Larry Sultan was born in Brooklyn in 1946, but moved with his family as a young child to the San Fernando Valley outside Los Angeles. The artist, who died in 2009, always said that he had no memory of New York, and that Los Angeles was his home.
Home was an important theme for Sultan, a subject that inspired his best pictures. Sultan’s parents were Jews from Brooklyn who joined a huge migration west in search of some of the things that California has always represented—everything from sunshine to golf courses to a new identity. And they found a lot of those things there, although there was trouble in paradise, as Sultan’s pictures show.

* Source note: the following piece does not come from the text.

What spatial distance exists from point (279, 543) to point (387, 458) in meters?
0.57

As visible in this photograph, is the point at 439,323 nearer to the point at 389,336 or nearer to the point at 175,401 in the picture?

The artist’s photographs, on view in the galleries of the vast San Francisco Museum of Modern Art in the exhibition “Here and Home,” range from the satirical to the public and from engineering archives to the deeply personal. Through SFMOMA’s galleries, we follow his path to those personal pictures. Sultan typically showed his early satirical work on billboards, and art galleries didn’t want any part of it. With another photographer, Mike Mandell, he became an archivist, exhibiting photos taken by the federal government for NASA stations near the Bay Area. Eventually he returned home to Los Angeles, to take pictures of his family and his neighbors.
“Photography was a natural outgrowth,” Sultan said in an interview done in 2003 for the Los Angeles County Museum of Art, which is excerpted in the last gallery of the SFMOMA show. “Endlessly looking at the world…I found a way of having a profession that seemed consistent with my personality.”
“Few people make a living as an artist,” Sultan said, “so instead of conforming to the model of what you should do, just get the demons out of one’s system, all the pleasures and all the fantasies, and run with it. That’s been terrible for my career, but wonderful for my soul.”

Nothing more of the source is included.